The percentage denotes the fraction of occupied voxels within the bounding box. As can be seen, the higher the resolution, the better the approximation of the original shape but the lower the fraction of occupied voxels. For instance, for the image on the right, only 2.41% of the 128 x 128 x 128 voxels are occupied by the shape meaning that 97.59% are empty! A high resolution voxel representation is therefore very inefficient as the memory is mostly occupied by empty voxels. Image taken from [2]

In addition to these data representations, there exist implicit data representations of 3D shapes. One of them is called the signed distance function.

  • Signed distance functions : a signed distance function F, takes as an input a 3D point P=(x,y,z) and outputs the distance between P to the closest point on the 3D surface. The function F(x,y,z) is zero on the surface, negative inside the surface and positive outside of the surface. Therefore the function F encodes the position of the surface in the 3D space. Note that signed distance functions can be transformed into a mesh representation with the marching cube algorithm.

Figure 4 : Signed distance function. The signed distance function is zero on the surface of the bunny, negative inside (blue region) and positive outside (red region). Image taken from [3]

Figure 4 : Signed distance function. The signed distance function is zero on the surface of the bunny, negative inside (blue region) and positive outside (red region). Image taken from [3]

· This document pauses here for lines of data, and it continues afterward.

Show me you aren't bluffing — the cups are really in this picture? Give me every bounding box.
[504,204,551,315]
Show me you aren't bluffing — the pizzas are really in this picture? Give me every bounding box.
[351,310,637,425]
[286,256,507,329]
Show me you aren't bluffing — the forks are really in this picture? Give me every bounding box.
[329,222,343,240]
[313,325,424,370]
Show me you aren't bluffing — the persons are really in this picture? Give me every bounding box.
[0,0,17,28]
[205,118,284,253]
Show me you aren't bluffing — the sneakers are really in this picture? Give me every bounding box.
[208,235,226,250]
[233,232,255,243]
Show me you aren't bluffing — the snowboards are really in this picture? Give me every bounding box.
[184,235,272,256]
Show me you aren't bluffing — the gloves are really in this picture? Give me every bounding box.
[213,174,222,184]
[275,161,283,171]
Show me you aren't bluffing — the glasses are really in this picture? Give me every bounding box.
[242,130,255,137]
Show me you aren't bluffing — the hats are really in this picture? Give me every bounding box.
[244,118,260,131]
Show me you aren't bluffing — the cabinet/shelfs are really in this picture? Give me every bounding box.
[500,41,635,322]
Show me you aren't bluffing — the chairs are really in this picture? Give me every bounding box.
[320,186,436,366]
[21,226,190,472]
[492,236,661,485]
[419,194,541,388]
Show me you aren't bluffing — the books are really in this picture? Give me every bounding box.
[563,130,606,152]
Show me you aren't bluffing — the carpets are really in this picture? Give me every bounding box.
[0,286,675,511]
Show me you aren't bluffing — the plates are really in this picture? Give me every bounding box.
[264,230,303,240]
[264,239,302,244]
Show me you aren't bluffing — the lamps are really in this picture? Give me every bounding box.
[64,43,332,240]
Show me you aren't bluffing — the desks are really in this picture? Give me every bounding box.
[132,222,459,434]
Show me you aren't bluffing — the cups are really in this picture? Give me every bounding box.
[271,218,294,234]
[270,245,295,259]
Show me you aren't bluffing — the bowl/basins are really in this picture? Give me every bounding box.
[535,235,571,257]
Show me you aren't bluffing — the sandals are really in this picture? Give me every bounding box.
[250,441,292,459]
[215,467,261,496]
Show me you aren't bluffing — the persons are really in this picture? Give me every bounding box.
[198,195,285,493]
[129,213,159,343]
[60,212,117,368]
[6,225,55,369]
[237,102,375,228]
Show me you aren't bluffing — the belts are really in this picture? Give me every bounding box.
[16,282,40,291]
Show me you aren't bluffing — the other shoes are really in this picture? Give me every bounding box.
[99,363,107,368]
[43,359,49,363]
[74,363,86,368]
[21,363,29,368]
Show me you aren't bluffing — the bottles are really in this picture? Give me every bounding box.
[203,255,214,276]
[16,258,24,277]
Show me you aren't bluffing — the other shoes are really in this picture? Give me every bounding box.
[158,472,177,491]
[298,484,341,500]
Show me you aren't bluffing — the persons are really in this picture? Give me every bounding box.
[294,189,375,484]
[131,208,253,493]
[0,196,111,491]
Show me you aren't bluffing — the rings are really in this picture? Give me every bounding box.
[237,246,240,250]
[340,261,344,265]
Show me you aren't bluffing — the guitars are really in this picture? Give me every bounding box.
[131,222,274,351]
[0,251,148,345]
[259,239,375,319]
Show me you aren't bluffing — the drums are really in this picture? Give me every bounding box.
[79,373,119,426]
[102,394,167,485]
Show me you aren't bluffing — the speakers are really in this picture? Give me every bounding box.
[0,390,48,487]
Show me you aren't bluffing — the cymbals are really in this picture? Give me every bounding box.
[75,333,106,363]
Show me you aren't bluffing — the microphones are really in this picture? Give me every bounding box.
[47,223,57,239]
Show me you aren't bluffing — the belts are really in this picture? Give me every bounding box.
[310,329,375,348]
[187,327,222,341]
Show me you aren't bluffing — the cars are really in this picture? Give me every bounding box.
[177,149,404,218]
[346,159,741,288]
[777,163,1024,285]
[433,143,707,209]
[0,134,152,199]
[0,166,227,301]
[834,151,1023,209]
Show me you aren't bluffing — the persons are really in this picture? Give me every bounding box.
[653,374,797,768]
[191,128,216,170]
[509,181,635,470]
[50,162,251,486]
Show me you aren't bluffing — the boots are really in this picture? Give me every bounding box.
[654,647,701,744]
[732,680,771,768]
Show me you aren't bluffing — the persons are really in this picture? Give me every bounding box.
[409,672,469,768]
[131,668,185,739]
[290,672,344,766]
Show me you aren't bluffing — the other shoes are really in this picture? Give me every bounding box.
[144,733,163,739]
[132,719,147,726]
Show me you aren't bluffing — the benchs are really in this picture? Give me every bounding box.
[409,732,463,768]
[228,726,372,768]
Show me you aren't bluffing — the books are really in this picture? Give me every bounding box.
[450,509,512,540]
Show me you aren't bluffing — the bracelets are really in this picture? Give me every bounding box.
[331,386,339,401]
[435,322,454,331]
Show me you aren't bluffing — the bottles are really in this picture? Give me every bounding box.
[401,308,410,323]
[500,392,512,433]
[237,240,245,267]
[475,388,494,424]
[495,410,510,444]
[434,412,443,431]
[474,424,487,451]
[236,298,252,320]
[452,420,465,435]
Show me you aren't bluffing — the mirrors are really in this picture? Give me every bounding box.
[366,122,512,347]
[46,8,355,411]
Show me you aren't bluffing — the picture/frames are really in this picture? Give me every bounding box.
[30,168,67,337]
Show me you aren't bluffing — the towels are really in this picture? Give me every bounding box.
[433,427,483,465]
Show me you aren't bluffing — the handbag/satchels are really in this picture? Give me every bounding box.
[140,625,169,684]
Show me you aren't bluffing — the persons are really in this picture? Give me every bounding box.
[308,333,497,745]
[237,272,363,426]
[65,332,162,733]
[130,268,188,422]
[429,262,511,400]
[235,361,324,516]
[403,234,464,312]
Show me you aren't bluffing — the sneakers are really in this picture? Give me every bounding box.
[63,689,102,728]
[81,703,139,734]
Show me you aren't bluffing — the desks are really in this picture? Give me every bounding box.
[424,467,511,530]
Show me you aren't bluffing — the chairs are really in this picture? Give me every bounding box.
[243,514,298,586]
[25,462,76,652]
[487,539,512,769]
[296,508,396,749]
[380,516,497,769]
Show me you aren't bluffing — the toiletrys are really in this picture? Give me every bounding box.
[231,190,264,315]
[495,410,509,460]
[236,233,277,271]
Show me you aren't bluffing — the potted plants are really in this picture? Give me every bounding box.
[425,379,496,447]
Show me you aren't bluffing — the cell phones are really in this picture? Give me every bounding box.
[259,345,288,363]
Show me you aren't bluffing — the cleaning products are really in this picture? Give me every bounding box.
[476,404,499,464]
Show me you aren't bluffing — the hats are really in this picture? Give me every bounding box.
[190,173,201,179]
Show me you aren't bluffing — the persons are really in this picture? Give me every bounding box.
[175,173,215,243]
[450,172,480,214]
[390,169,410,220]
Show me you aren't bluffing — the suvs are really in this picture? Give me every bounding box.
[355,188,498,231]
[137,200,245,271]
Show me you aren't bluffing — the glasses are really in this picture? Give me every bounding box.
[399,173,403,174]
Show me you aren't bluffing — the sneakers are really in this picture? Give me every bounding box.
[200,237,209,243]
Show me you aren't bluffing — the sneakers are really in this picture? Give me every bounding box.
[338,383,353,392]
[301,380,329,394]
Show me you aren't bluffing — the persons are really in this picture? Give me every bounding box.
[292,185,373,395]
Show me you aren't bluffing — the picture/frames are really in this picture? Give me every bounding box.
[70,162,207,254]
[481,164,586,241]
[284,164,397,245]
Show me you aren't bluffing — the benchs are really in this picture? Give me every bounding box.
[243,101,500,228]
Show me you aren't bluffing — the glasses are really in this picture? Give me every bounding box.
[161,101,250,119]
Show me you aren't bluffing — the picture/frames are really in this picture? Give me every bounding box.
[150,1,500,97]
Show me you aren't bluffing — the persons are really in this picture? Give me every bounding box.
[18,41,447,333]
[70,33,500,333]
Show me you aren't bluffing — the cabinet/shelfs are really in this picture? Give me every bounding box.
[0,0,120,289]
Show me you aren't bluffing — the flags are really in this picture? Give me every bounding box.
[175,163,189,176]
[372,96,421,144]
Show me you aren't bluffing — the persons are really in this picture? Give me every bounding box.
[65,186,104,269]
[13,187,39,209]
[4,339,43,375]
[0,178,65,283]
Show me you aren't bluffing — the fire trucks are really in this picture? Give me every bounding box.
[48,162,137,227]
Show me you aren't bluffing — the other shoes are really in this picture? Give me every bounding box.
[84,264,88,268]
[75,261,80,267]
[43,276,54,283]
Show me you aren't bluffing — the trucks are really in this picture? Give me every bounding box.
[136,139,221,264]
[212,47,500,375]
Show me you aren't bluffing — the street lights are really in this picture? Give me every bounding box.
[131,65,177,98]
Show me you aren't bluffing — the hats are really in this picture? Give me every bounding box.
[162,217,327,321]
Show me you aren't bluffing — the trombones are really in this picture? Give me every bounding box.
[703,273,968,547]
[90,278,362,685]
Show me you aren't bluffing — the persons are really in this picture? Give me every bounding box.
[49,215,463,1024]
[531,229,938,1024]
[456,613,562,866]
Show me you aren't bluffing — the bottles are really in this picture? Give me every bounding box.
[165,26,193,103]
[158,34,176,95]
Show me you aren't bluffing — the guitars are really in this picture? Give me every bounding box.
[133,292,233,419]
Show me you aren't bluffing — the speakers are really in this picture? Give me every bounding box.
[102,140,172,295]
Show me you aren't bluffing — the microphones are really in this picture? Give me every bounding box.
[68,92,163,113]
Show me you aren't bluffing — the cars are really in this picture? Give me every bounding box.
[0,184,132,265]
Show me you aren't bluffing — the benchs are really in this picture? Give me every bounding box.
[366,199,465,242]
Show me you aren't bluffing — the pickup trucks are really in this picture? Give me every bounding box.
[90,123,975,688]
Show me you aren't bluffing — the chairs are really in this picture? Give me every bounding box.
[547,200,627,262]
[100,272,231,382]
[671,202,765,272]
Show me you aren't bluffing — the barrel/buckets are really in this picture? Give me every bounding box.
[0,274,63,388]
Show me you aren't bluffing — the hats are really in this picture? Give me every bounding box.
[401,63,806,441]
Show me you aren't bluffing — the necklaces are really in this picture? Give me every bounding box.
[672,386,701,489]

There exist many other ways of representing 3D geometry (e.g., hierarchical structure representations [5]) but in this article I have tried to talk about the main representations that someone who is interested in the field of 3D deep learning should know. In the next articles, we will see recent algorithms and machine learning models that are designed to work with such data representations.

Bibliography

[1] - A Deep Learning Method for 3D Object Classification Using the Wave Kernel Signature and A Center Point of the 3D-Triangle Mesh. Long Hoang, Suk-Hwan Lee, Oh-Heum Kwon and Ki-Ryong Kwon. Electronics 2019, 8(10), 1196

[2] - FPNN: Field Probing Neural Networks for 3D Data. Yangyan Li, Sören Pirk, Hao Su, Charles R. Qi, Leonidas J. Guibas. NIPS 2016

[3] - DeepSDF: Learning Continuous Signed Distance Functions for Shape Representation. Jeong Joon Park, Peter Florence, Julian Straub, Richard Newcombe, Steven Lovegrove. CVPR 2019

[4] - A survey on deep learning advances on different 3D data representations. Eman Ahmed, Alexandre Saint, Abd El Rahman Shabayek, Kseniya Cherenkova, Rig Das, Gleb Gusev, Djamila Aouada, and Bjorn Ottersten. arXiv preprint arXiv:1808.01462. 2018 Aug 4.

[5] - StructEdit: Learning structural shape variations. Kaichun Mo, Paul Guerrero, Li Yi, Hao Su, Peter Wonka, Niloy J. Mitra, and Leonidas J. Guibas. CVPR 2020

[6] - 3D Molecular Representations Based on the Wave Transform for Convolutional Neural Networks. Denis Kuzminykh, Daniil Polykovskiy, Artur Kadurin, Alexander Zhebrak, Ivan Baskov, Sergey Nikolenko, Rim Shayakhmetov, and Alex Zhavoronkov. Molecular pharmaceutics 15.10 (2018): 4378-4385.

[7] - The cornucopia of meaningful leads: Applying deep adversarial autoencoders for new molecule development in oncology. Artur Kadurin, Alexander Aliper, Andrey Kazennov, Polina Mamoshina, Quentin Vanhaelen, Kuzma Khrabrov, and Alex Zhavoronkov. Oncotarget 8, no. 7 (2017): 10883.